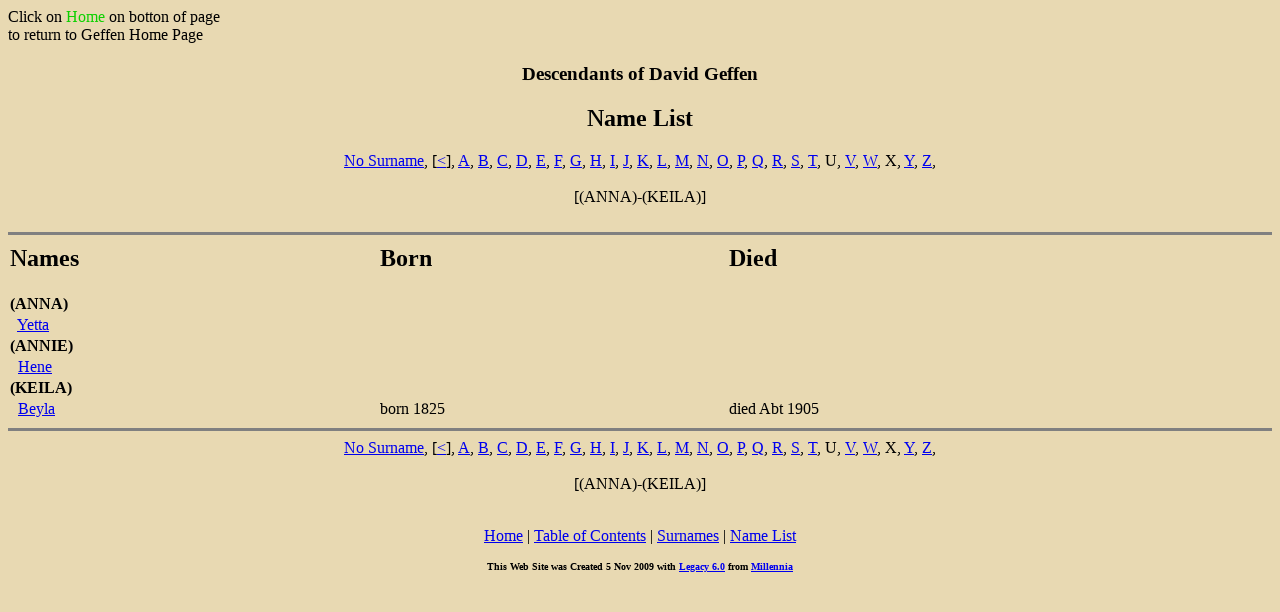

--- FILE ---
content_type: text/html
request_url: http://ourfamilystory.net/GeffenofVilkomir/FAMILYTR/GEFFEN/NAMES1.HTM
body_size: 3419
content:
<!DOCTYPE HTML PUBLIC "-//W3C//DTD HTML 4.01 Transitional//EN">
<html>
<head>
<meta http-equiv="Content-Type" content="text/html; charset=ISO-8859-1">
<meta name="KEYWORDS" content="Geffen,Chaiken, Chazaboff,Chasanow,Katz,Goldberg,Zavelsky,Fine,Fain,Bislydtok, Glukhov,Nezhin">
<meta name="GENERATOR" content="Created by Legacy 6.0, http://www.LegacyFamilyTree.com">
<title>Descendants of David Geffen</title>
</head>

<body BGCOLOR="#FFFFFF"  background="SURNAMEINDEXBCKGRD.JPG">
<bold>Click on <font color=red.>Home</font color> on botton of page<br>to return to Geffen Home Page<br>
<center><h3>Descendants of David Geffen</h3></center>
<center><h2>Name List</h2></center>
<center><a href="NAMES.HTM">No Surname</a>, [<a href="NAMES1.HTM">&lt;</a>], <a href="NAMES2.HTM">A</a>, <a href="NAMES3.HTM">B</a>, <a href="NAMES4.HTM">C</a>, <a href="NAMES5.HTM">D</a>, <a href="NAMES6.HTM">E</a>, <a href="NAMES7.HTM">F</a>, <a href="NAMES8.HTM">G</a>, <a href="NAMES11.HTM">H</a>, <a href="NAMES12.HTM">I</a>, <a href="NAMES13.HTM">J</a>, <a href="NAMES14.HTM">K</a>, <a href="NAMES15.HTM">L</a>, <a href="NAMES16.HTM">M</a>, <a href="NAMES17.HTM">N</a>, <a href="NAMES18.HTM">O</a>, <a href="NAMES19.HTM">P</a>, <a href="NAMES20.HTM">Q</a>, <a href="NAMES21.HTM">R</a>, <a href="NAMES22.HTM">S</a>, <a href="NAMES23.HTM">T</a>, U, <a href="NAMES24.HTM">V</a>, <a href="NAMES25.HTM">W</a>, X, <a href="NAMES26.HTM">Y</a>, <a href="NAMES27.HTM">Z</a>, </center>
<br>
<center>[(ANNA)-(KEILA)]</center>
<br>
<hr size=3 noshade><table border="0" cellpadding="1" cellspacing="1" width="95%">
<tr>
<td><h2>Names</h2></td>
<td><h2>Born</h2></td>
<td><h2>Died</h2></td>
</tr>
<tr>
<td><b><a name="(ANNA)">(ANNA)</a></b></td>
<td></td>
<td></td>
</tr>
<tr>
<td>&nbsp;&nbsp;<a href="./4964.HTM">Yetta</a></td>
</tr>
<tr>
<td><b><a name="(ANNIE)">(ANNIE)</a></b></td>
<td></td>
<td></td>
</tr>
<tr>
<td>&nbsp;&nbsp;<a href="./3895.HTM">Hene</a></td>
</tr>
<tr>
<td><b><a name="(KEILA)">(KEILA)</a></b></td>
<td></td>
<td></td>
</tr>
<tr>
<td>&nbsp;&nbsp;<a href="./10221.HTM">Beyla</a></td>
<td>born 1825</td>
<td>died Abt 1905</td>
</tr>
</tr>
</table>
<div align=center>
<hr size=3 noshade>
<center><a href="NAMES.HTM">No Surname</a>, [<a href="NAMES1.HTM">&lt;</a>], <a href="NAMES2.HTM">A</a>, <a href="NAMES3.HTM">B</a>, <a href="NAMES4.HTM">C</a>, <a href="NAMES5.HTM">D</a>, <a href="NAMES6.HTM">E</a>, <a href="NAMES7.HTM">F</a>, <a href="NAMES8.HTM">G</a>, <a href="NAMES11.HTM">H</a>, <a href="NAMES12.HTM">I</a>, <a href="NAMES13.HTM">J</a>, <a href="NAMES14.HTM">K</a>, <a href="NAMES15.HTM">L</a>, <a href="NAMES16.HTM">M</a>, <a href="NAMES17.HTM">N</a>, <a href="NAMES18.HTM">O</a>, <a href="NAMES19.HTM">P</a>, <a href="NAMES20.HTM">Q</a>, <a href="NAMES21.HTM">R</a>, <a href="NAMES22.HTM">S</a>, <a href="NAMES23.HTM">T</a>, U, <a href="NAMES24.HTM">V</a>, <a href="NAMES25.HTM">W</a>, X, <a href="NAMES26.HTM">Y</a>, <a href="NAMES27.HTM">Z</a>, </center>
<br>
<center>[(ANNA)-(KEILA)]</center>
<br>
<p><a href="http://www.ourfamilystory.net/GeffenofVilkomir.html">Home</a> | <a href="INDEX.HTM">Table of Contents</a> | <a href="SURNAMES.HTM">Surnames</a> | <a href="NAMES.HTM">Name List</a></p>
<p><font size="1"><b>This Web Site was Created 5 Nov 2009 with <a HREF="http://www.LegacyFamilyTree.com">Legacy 6.0</a> from <a HREF="http://www.LegacyFamilyTree.com">Millennia</a></font><b></p>
</div>
</body>
</html>
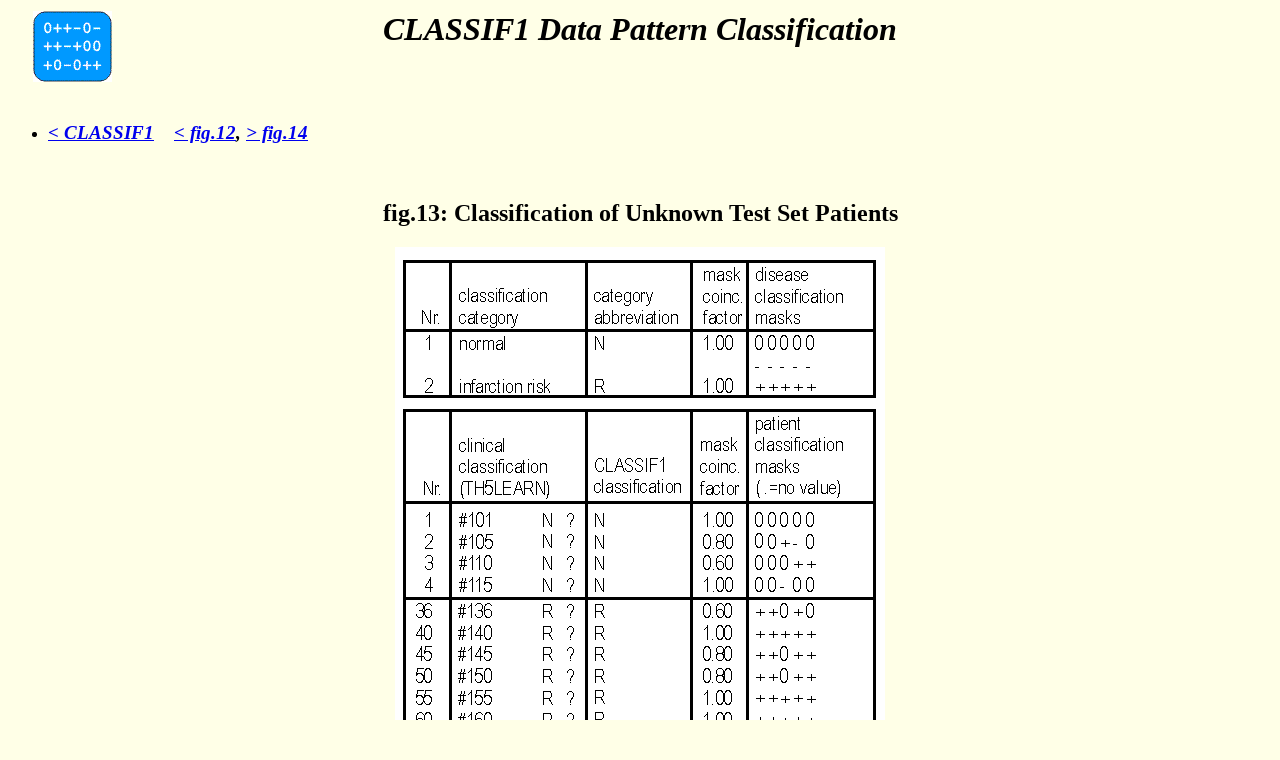

--- FILE ---
content_type: text/html
request_url: https://classimed.de/classi13.html
body_size: 3152
content:
<html>
<head>
<title>CLASSIF1: Classification of Unknown Test Set Patients</title>
<! - file: classi13.html, first display: Feb 16, 2005 ->
<meta name="description"
content="CLASSIF1 Data Classification System for the Automated, Unattended and
Standardized Multiparameter Classification (SMDC) of Cytometric and
non Cytometric Data ">
<meta name="keywords"
content="flow,cytometry,Valet,cytomics,biomedical informatics,bioinformatics,
CLASSIF1,triple matrix data pattern classification,data pattern analysis,
data sieving,data mining,evidence based,ebm,predictive medicine,
myocardial infarction,risk assessment,data mining,retrospective prospective
metaanalysis,thrombocyte,activation antigen,CD62,CD63,thrombospondin,
immunophenotype,multiparameter,artificial intelligence,AI">
</head>
<body bgcolor="ffffe7">
<table border="0" width="90%" summary="Prof.Dr.G�nter Valet, Classimed web site">
<tr>
  <td valign="top" width="10%">
    <center>
    <img src="classim2.gif" alt="Classimed logo"/>
    </center>
  </td>
  <td valign="top" width="80%">
    <center>
    <h1><i>CLASSIF1 Data Pattern Classification</i></h1>
    </center>
  </td>
</tr>
</table>
<br />
<a name="tabcont1"></a>
<ul>
<li><h3><i>
<a href="classif1.html#fig13"> &lt; CLASSIF1</a> &nbsp;&nbsp;
<a href="classi12.html#tabcont1"> &lt; fig.12</a>,
<a href="classi14.html#tabcont1"> &gt; fig.14</a>
</i></h3></li>
</ul>
<br />
<center>
<h2>fig.13: Classification of Unknown Test Set Patients</h2>
<a name="tabcont2"></a>
<img src="classi18.gif" alt="fig.13 Classification of Unknown Test Set Patients"/>
</center>
<ul>
<p>
- The unknown test set (= <i>validation set</i>) of patients classify
<i>similarly</i> as
the learning set (= <i>training set</i>)
(<a href="classif7.html#tabcont1"><b>fig.6</b></a>) patients,
indicating <b>robustness</b> of the CLASSIF1 classification
towards the classification of unknown patients.
<br />
- The test set patients #101,105,110,115 and
#136,140,145,150,155,160,165,170,175,180 were labeled with: ?,
prior to the learning phase to remain unknown as can be checked
in <a href="classi12.html#tabcont1"><b>fig.12</b></a> where
these patients are missing.
<br />
- Displayed are all test set patients for the <i>normal individuals</i>
and the first 10 test set patients of the <i>myocardial infarction
risk patients</i>.
</p>
</ul>
<br />
<ul>
<li><h3><i>
<a href="classif1.html#fig13"> &lt; CLASSIF1</a> &nbsp;&nbsp;
<a href="classi12.html#tabcont1"> &lt; fig.12</a>,
<a href="classi14.html#tabcont1"> &gt; fig.14</a>
</i></h3></li>
</ul>
<hr>
<table border="0" summary="impressum: Classimed web site">
<tr>
  <td valign="top">
    <form action="impress2.html" method="GET" target="_self">
    <input type="submit" value="Impressum"></form>
  </td>
  <td valign="top">
    <b> � 2026  <a href="valet1.html">G.Valet</a></b>
  </td>
  <td valign="top">
    <form action="val3.html" method="GET" target="_self">
    <input type="submit" value="Mail"></form>
  </td>
</tr>
</table>
<address>
INTERNET:
<a href="https://www.classimed.de">https://www.classimed.de</a><br />
Last Update: Feb 01,2020
<br />
First display: Feb 16, 2005
</address>
<hr>
</body>
</html>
==========
- [Exercise instructions]: Repeat each line of the material, unaltered, from the first through the line with "<center><h2>Name List</h2></center>", and include no pictures.

- [Solution]:
--- FILE ---
content_type: text/html
request_url: http://ourfamilystory.net/GeffenofVilkomir/FAMILYTR/GEFFEN/NAMES1.HTM
body_size: 3419
content:
<!DOCTYPE HTML PUBLIC "-//W3C//DTD HTML 4.01 Transitional//EN">
<html>
<head>
<meta http-equiv="Content-Type" content="text/html; charset=ISO-8859-1">
<meta name="KEYWORDS" content="Geffen,Chaiken, Chazaboff,Chasanow,Katz,Goldberg,Zavelsky,Fine,Fain,Bislydtok, Glukhov,Nezhin">
<meta name="GENERATOR" content="Created by Legacy 6.0, http://www.LegacyFamilyTree.com">
<title>Descendants of David Geffen</title>
</head>

<body BGCOLOR="#FFFFFF"  background="SURNAMEINDEXBCKGRD.JPG">
<bold>Click on <font color=red.>Home</font color> on botton of page<br>to return to Geffen Home Page<br>
<center><h3>Descendants of David Geffen</h3></center>
<center><h2>Name List</h2></center>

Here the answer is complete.